AUFGABE: Gib den Text zum Politikinteresse österreichischer Jugendlicher vollständig und wortgetreu wieder.
──────── TEXTBLOCK
Erschreckend: 85 Prozent aller befragten gaben an, wenig bis gar nicht an Politik interessiert zu sein. 750 Jugendliche im Alter von 12 bis 19 Jahren wurden befragt.

Nur ein verschwindend geringer Teil der österreichischen Jugendlichen ist politikinteressiert. 85 Prozent gaben an, wenig bis gar nicht an Politik interessiert zu sein. Das geht aus einer österreichweiten Fessel-Umfrage im Auftrag des Zweiten Nationalratspräsidenten Michael Spindelegger (V) hervor. 1996 hatten noch 28 Prozent angegeben, an politischen Vorgängen eher stark bis stark interessiert zu sein. Zudem stellte die Studie eine Zunahme des politischen „Entfremdungsgefühls“ zwischen Jugendlichen und politischen Vertretern fest.
────────────────
──────── INHALT DES DATENSATZES
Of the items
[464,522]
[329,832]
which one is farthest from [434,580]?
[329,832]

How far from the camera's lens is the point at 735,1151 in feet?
────────────────
ANTWORT UNTEN:
Erschreckend: 85 Prozent aller befragten gaben an, wenig bis gar nicht an Politik interessiert zu sein. 750 Jugendliche im Alter von 12 bis 19 Jahren wurden befragt.

Nur ein verschwindend geringer Teil der österreichischen Jugendlichen ist politikinteressiert. 85 Prozent gaben an, wenig bis gar nicht an Politik interessiert zu sein. Das geht aus einer österreichweiten Fessel-Umfrage im Auftrag des Zweiten Nationalratspräsidenten Michael Spindelegger (V) hervor. 1996 hatten noch 28 Prozent angegeben, an politischen Vorgängen eher stark bis stark interessiert zu sein. Zudem stellte die Studie eine Zunahme des politischen „Entfremdungsgefühls“ zwischen Jugendlichen und politischen Vertretern fest.